Paradójicamente, el auge de negocios para esta empresa de alquiler de películas se dio en los años en que el país registró sus mayores problemas de inseguridad. A medida que los colombianos limitaban sus desplazamientos los fines de semana o en vacaciones, aumentaba el negocio de video en casa. En estos años, las tiendas de Blockbuster vivían llenas, los últimos estrenos se agotaban en horas, y todo por que los colombianos habían perdido la posibilidad de salir a sus fincas o hacer planes fuera del hogar.
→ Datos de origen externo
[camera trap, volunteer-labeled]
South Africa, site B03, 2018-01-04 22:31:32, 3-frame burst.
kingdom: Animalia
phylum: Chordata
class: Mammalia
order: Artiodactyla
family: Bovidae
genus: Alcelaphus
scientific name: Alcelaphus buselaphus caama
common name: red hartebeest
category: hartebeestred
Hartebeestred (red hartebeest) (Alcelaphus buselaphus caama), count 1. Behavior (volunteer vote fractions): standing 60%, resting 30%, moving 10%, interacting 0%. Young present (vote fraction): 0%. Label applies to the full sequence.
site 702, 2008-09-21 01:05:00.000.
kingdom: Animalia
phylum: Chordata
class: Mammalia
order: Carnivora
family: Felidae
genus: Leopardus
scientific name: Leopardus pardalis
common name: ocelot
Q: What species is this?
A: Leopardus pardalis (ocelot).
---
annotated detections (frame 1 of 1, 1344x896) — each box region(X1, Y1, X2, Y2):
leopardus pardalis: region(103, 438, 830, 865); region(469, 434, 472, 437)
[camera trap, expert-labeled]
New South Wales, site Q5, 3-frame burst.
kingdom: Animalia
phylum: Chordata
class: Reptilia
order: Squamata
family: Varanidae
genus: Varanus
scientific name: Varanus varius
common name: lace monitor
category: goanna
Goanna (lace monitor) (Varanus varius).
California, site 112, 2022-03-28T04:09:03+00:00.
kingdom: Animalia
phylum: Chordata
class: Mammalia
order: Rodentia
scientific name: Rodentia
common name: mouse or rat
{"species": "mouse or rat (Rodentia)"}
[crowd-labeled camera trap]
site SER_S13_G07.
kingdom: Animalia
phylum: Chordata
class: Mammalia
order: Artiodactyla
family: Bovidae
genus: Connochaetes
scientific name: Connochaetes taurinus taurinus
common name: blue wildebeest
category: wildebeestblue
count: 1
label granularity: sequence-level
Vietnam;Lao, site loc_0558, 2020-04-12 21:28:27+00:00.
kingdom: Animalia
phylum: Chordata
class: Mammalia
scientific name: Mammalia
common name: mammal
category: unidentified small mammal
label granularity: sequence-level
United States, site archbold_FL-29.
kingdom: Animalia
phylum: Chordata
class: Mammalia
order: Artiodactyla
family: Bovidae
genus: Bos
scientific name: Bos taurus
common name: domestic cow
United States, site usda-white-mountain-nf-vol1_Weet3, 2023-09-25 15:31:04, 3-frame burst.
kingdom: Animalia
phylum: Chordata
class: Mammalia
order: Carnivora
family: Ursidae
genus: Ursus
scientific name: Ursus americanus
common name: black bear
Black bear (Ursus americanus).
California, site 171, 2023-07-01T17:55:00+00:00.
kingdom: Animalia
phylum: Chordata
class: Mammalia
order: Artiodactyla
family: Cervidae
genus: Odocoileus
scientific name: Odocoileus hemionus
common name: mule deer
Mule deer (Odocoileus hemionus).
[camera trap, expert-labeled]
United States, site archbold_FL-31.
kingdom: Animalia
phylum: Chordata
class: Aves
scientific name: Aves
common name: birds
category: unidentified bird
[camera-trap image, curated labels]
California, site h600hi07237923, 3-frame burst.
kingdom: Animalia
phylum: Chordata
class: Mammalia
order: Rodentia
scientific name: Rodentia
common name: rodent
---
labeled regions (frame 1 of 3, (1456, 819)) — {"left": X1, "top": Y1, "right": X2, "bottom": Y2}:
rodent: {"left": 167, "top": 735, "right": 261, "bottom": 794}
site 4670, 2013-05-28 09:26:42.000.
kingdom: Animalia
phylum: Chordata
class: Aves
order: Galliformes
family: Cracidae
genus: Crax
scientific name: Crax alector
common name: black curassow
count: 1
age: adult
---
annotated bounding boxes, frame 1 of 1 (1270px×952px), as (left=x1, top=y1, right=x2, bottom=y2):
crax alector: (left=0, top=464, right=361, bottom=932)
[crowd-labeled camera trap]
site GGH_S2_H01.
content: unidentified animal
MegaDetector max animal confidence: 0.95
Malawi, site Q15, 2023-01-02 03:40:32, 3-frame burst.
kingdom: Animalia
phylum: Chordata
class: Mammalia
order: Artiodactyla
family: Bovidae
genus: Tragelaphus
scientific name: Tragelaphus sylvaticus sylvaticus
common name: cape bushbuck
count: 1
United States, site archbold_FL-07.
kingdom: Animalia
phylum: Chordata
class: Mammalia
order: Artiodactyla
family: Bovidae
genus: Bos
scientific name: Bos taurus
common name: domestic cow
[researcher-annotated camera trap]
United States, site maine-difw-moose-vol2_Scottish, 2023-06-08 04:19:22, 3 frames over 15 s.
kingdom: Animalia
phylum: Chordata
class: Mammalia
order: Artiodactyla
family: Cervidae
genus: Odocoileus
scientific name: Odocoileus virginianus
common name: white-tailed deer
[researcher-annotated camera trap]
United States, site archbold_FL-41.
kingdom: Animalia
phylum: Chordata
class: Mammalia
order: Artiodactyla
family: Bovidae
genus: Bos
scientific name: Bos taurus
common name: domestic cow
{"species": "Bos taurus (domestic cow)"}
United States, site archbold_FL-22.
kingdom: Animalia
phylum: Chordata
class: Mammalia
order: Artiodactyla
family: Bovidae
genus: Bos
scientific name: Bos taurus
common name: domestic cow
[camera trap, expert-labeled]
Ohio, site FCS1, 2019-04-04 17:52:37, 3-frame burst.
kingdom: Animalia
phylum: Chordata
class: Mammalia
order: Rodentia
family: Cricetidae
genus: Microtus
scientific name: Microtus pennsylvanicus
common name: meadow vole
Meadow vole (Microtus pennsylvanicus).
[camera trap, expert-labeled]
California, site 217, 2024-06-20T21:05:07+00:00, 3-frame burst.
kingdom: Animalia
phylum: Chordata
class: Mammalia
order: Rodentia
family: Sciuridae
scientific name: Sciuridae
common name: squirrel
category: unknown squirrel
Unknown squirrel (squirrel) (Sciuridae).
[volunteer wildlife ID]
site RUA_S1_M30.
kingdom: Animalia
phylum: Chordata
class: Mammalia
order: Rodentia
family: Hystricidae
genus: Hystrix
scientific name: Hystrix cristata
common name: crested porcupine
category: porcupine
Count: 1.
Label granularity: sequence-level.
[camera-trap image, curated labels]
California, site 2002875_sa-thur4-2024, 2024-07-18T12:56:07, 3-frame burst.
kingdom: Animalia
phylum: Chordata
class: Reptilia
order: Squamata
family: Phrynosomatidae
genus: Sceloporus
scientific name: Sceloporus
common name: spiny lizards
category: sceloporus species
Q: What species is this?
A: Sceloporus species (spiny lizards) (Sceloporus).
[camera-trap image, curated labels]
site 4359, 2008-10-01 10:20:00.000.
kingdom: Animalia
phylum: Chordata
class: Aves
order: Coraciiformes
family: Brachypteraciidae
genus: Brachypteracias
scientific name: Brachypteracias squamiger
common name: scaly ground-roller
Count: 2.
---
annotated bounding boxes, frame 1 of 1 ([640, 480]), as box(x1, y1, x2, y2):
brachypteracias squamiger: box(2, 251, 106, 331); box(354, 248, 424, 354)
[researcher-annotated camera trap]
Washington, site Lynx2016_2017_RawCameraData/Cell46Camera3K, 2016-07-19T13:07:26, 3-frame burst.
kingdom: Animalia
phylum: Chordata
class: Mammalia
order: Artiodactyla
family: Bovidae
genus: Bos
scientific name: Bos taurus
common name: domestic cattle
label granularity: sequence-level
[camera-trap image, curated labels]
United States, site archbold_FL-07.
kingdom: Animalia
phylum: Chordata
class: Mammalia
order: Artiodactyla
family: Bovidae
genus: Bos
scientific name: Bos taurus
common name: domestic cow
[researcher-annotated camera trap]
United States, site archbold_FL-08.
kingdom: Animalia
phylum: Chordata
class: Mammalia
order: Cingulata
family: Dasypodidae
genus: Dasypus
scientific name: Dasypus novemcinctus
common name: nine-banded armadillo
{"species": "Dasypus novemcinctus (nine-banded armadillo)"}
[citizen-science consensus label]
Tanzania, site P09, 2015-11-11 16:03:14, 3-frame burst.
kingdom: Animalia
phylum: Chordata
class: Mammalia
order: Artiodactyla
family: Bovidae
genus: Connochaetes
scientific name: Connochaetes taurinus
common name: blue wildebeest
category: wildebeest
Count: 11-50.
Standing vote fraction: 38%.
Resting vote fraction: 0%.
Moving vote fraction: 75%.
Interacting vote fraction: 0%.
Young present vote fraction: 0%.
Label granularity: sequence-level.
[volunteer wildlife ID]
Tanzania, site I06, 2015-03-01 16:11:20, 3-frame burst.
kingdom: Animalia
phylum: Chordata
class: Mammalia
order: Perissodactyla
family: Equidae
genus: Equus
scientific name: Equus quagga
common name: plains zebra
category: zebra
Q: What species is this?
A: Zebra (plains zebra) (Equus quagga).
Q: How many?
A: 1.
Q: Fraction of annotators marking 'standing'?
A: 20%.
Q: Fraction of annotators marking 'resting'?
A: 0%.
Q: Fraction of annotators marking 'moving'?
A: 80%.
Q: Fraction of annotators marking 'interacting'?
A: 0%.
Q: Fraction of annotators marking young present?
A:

Con la política de seguridad Democrática de Álvaro Uribe esta situación cambió radicalmente a partir del 2004. Desde esta época empezó el boom de centros comerciales, sitios de entretenimiento y nuevos restaurantes, los colombianos recuperaron las opciones de buscar nuevos canales de entretenimiento, y esto significó un golpe importante porque en los fines de semana -de viernes a domingo- se realizaba el 60% de sus ventas totales, un porcentaje que se fue a otros canales.

“En esta época perdimos el segmento de los adolescentes de colegio y estudiantes de universidad. Empezamos a ver que todos andaban en otro plan como la rumba, empezaron a darse más eventos deportivos y conciertos. Nosotros detectamos esta situación y por eso decidimos bajar precios, tener canales de fidelización y comenzar a vender las películas y no solo alquilarlas”, dijo a Dinero.com su Gerente.

El caos de la movilidad también afectó sus ventas, debido a que las personas preferían sacar su vehículo y aguantarse el trancón para ir al centro comercial toda la tarde y no para alquiler o devolver una película. En el 2011 optaron por ofrecer el servicio a domicilio, pero fue una decisión tomada fuera de tiempo, porque ya habían perdido clientes y los ingresos de esta unidad de negocio estaban en rojo.

Fuerte competencia

También la competencia de otros canales para ver películas -tanto legales como ilegales- llevó a que Blockbuster perdiera terreno. El ingreso de canales digitales como Cuevana, Netflix, AppleTV, entre otras, se convirtió en un duro golpe para los ingresos de la franquicia en el país. La declaratoria de bancarrota por parte de la casa matriz de Blockbuster en Estados Unidos, también terminó por golpear la imagen de la cadena, no solo entre sus clientes sino también entre algunos proveedores.

Sin embargo, los problemas de la casa matriz no han tenido la misma repercusión en todos los países. Aunque en Colombia causó un impacto en los negocios, la operación de México sigue muy activa y rentable, con 316 tiendas y en Uruguay, que es otro de los mercados más rentables para Blockbuster.

En Estados Unidos Blockbuster abrió sus puertas al público en 1993 y dos años después ya tenía 3.000 puntos de venta. La empresa entró en bancarrota el 23 de septiembre de 2010, cuando tenía cerca de 8.000 tiendas y su deuda ascendía a US$900 millones. En diciembre de 2010, anunció el cierre de 182 tiendas y viene adelantando un proceso de restructuración.

En abril del año pasado, Dish Network, quien compró la cadena de alquiler de vídeo agilizó las negociaciones con la Corte de bancarrota de Estados Unidos y trata de mantener abiertas más de 600 tiendas.